Speaker adaptation, which involves cloning voices from unseen speakers in the Text-to-Speech task, has garnered significant interest due to its numerous applications in multi-media fields. Despite recent advancements, existing methods often struggle with inadequate speaker representation accuracy and overfitting, particularly in limited reference speeches scenarios. To address these challenges, we propose an Agile Speaker Representation Reinforcement Learning strategy to enhance speaker similarity in speaker adaptation tasks. ASRRL is the first work to apply reinforcement learning to improve the modeling accuracy of speaker embeddings in speaker adaptation, addressing the challenge of decoupling voice content and timbre. Our approach introduces two action strategies tailored to different reference speeches scenarios. In the single-sentence scenario, a knowledge-oriented optimal routine searching RL method is employed to expedite the exploration and retrieval of refinement information on the fringe of speaker representations. In the few-sentence scenario, we utilize a dynamic RL method to adaptively fuse reference speeches, enhancing the robustness and accuracy of speaker modeling. To achieve optimal results in the target domain, a multi-scale fusion scoring mechanism based reward model that evaluates speaker similarity, speech quality, and intelligibility across three dimensions is proposed, ensuring that improvements in speaker similarity do not compromise speech quality or intelligibility. The experimental results on the LibriTTS and VCTK datasets within mainstream TTS frameworks demonstrate the extensibility and generalization capabilities of the proposed ASRRL method. The results indicate that the ASRRL method significantly outperforms traditional fine-tuning approaches, achieving higher speaker similarity and better overall speech quality with limited reference speeches.

相關內容

相似度

關注 2

流 · 優化器 · 可辨認的 · 哈希學習 · 可約的 ·

2024 年 8 月 23 日

2FA Sketch: Two-Factor Armor Sketch for Accurate and Efficient Heavy Hitter Detection in Data Streams

Xilai Liu,Xinyi Zhang,Bingqing Liu,Tao Li,Tong Yang,Gaogang Xie

from arxiv, 12 pages, 7 figures, added new contributions, supplemented experiments, and restructured the entire paper

Detecting heavy hitters, which are flows exceeding a specified threshold, is crucial for network measurement, but it faces challenges due to increasing throughput and memory constraints. Existing sketch-based solutions, particularly those using Comparative Counter Voting, have limitations in efficiently identifying heavy hitters. This paper introduces the Two-Factor Armor (2FA) Sketch, a novel data structure designed to enhance heavy hitter detection in data streams. 2FA Sketch implements dual-layer protection through an improved $\mathtt{Arbitration}$ strategy for in-bucket competition and a cross-bucket conflict $\mathtt{Avoidance}$ hashing scheme. By theoretically deriving an optimal $\lambda$ parameter and redesigning $vote^+_{new}$ as a conflict indicator, it optimizes the Comparative Counter Voting strategy. Experimental results show that 2FA Sketch outperforms the standard Elastic Sketch, reducing error rates by 2.5 to 19.7 times and increasing processing speed by 1.03 times.

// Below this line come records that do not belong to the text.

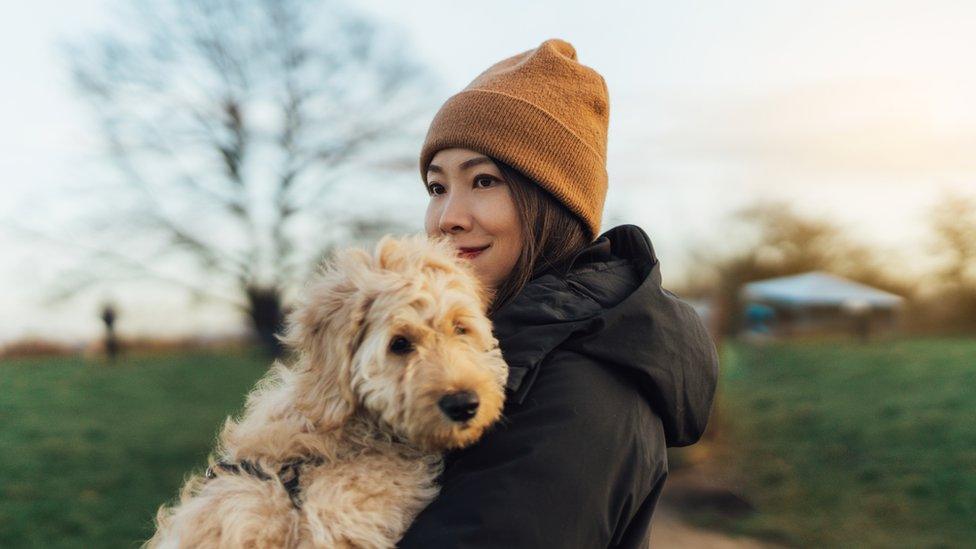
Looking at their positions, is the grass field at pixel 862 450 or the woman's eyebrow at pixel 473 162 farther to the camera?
the grass field at pixel 862 450

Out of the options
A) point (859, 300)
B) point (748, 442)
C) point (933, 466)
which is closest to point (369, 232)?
point (748, 442)

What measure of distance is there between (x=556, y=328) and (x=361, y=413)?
803 mm

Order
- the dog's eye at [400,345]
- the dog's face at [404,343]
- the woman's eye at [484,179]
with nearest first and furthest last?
the dog's face at [404,343] < the dog's eye at [400,345] < the woman's eye at [484,179]

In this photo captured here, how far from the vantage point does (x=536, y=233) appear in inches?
129

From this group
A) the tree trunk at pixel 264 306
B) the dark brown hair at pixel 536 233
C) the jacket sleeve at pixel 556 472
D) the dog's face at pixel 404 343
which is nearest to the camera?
the jacket sleeve at pixel 556 472

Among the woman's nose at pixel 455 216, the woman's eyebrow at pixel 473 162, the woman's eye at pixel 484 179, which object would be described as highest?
the woman's eyebrow at pixel 473 162

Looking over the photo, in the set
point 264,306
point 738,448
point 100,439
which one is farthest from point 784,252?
point 100,439

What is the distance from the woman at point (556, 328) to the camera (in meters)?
2.34

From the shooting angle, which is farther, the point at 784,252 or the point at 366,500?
the point at 784,252

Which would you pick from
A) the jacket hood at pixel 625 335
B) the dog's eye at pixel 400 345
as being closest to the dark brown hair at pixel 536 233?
the jacket hood at pixel 625 335

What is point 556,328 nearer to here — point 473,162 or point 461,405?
point 461,405

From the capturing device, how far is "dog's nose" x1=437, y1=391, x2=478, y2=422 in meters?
2.50

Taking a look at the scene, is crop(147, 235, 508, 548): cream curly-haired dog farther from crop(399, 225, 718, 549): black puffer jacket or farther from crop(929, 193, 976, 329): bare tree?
crop(929, 193, 976, 329): bare tree

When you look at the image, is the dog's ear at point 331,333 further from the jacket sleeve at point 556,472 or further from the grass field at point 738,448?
the grass field at point 738,448
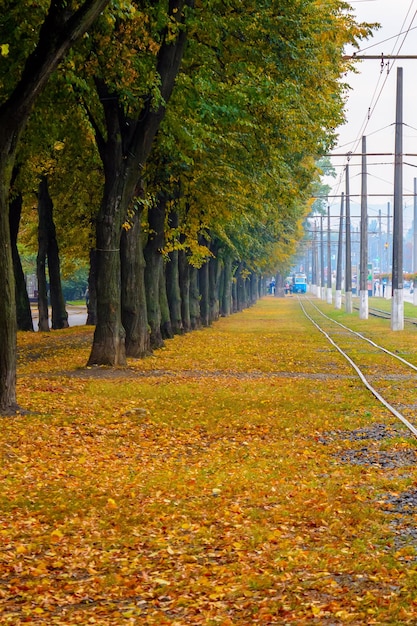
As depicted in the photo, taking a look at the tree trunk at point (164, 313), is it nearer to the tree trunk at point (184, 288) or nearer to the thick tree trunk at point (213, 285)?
the tree trunk at point (184, 288)

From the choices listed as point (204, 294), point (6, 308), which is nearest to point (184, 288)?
point (204, 294)

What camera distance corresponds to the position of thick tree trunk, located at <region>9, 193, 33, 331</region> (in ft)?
124

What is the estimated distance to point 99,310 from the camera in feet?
79.0

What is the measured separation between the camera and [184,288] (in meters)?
42.8

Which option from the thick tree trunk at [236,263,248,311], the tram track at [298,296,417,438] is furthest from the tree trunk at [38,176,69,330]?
the thick tree trunk at [236,263,248,311]

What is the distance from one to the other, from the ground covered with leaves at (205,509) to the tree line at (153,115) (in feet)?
9.37

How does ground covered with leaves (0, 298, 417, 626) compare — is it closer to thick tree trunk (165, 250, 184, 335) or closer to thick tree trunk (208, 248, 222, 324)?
thick tree trunk (165, 250, 184, 335)

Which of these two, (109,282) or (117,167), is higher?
(117,167)

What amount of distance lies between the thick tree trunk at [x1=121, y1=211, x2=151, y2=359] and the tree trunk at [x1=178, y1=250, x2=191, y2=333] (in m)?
14.2

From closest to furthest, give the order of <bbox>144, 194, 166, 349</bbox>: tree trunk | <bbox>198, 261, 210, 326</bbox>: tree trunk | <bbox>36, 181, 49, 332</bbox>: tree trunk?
<bbox>144, 194, 166, 349</bbox>: tree trunk → <bbox>36, 181, 49, 332</bbox>: tree trunk → <bbox>198, 261, 210, 326</bbox>: tree trunk

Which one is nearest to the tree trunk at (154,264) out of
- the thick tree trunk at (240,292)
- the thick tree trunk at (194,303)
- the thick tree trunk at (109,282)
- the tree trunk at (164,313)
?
the tree trunk at (164,313)

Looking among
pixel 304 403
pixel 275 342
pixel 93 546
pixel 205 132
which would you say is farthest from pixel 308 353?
pixel 93 546

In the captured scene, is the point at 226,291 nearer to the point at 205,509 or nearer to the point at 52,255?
the point at 52,255

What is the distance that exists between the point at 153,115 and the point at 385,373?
7520mm
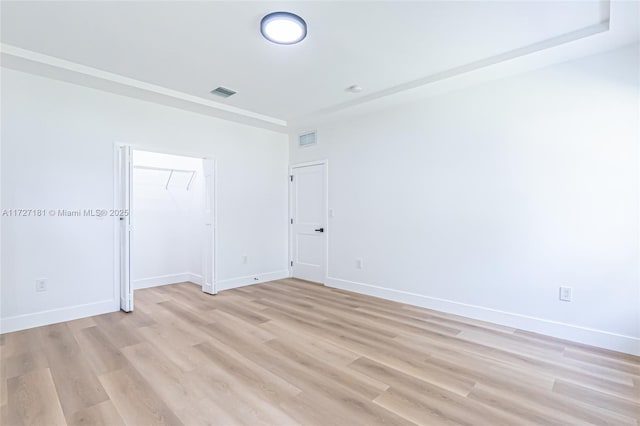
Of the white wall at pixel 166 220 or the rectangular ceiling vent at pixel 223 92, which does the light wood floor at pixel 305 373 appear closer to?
the white wall at pixel 166 220

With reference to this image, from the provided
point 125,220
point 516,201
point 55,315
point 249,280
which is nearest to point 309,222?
point 249,280

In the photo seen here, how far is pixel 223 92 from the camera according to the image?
401 centimetres

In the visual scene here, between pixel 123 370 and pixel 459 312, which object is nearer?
pixel 123 370

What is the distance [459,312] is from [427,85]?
2712mm

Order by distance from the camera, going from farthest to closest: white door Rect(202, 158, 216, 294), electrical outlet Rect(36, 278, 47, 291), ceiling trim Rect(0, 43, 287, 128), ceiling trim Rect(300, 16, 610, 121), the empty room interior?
white door Rect(202, 158, 216, 294) → electrical outlet Rect(36, 278, 47, 291) → ceiling trim Rect(0, 43, 287, 128) → ceiling trim Rect(300, 16, 610, 121) → the empty room interior

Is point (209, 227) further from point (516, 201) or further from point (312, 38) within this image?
point (516, 201)

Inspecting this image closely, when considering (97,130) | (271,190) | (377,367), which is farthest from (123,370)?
(271,190)

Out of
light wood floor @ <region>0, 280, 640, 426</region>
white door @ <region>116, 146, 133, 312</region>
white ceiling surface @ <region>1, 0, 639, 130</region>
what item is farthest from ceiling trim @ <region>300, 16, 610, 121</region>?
white door @ <region>116, 146, 133, 312</region>

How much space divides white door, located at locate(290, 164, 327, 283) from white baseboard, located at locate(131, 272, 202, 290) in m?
1.75

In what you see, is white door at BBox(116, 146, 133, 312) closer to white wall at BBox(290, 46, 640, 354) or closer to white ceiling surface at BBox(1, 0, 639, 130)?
white ceiling surface at BBox(1, 0, 639, 130)

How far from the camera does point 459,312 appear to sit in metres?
3.75

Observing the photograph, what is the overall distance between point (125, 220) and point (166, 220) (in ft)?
5.23

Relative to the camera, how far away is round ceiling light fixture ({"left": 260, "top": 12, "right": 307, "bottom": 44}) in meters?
2.42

Siamese · Wi-Fi · Networking · 孿生網絡 · Performer ·

2024 年 8 月 20 日

CrossFi: A Cross Domain Wi-Fi Sensing Framework Based on Siamese Network

Zijian Zhao,Tingwei Chen,Zhijie Cai,Hang Li,Xiaoyang Li,Qimei Chen,Guangxu Zhu

In recent years, Wi-Fi sensing has garnered significant attention due to its numerous benefits, such as privacy protection, low cost, and penetration ability. Extensive research has been conducted in this field, focusing on areas such as gesture recognition, people identification, and fall detection. However, many data-driven methods encounter challenges related to domain shift, where the model fails to perform well in environments different from the training data. One major factor contributing to this issue is the limited availability of Wi-Fi sensing datasets, which makes models learn excessive irrelevant information and over-fit to the training set. Unfortunately, collecting large-scale Wi-Fi sensing datasets across diverse scenarios is a challenging task. To address this problem, we propose CrossFi, a siamese network-based approach that excels in both in-domain scenario and cross-domain scenario, including few-shot, zero-shot scenarios, and even works in few-shot new-class scenario where testing set contains new categories. The core component of CrossFi is a sample-similarity calculation network called CSi-Net, which improves the structure of the siamese network by using an attention mechanism to capture similarity information, instead of simply calculating the distance or cosine similarity. Based on it, we develop an extra Weight-Net that can generate a template for each class, so that our CrossFi can work in different scenarios. Experimental results demonstrate that our CrossFi achieves state-of-the-art performance across various scenarios. In gesture recognition task, our CrossFi achieves an accuracy of 98.17% in in-domain scenario, 91.72% in one-shot cross-domain scenario, 64.81% in zero-shot cross-domain scenario, and 84.75% in one-shot new-class scenario. To facilitate future research, we will release the code for our model upon publication.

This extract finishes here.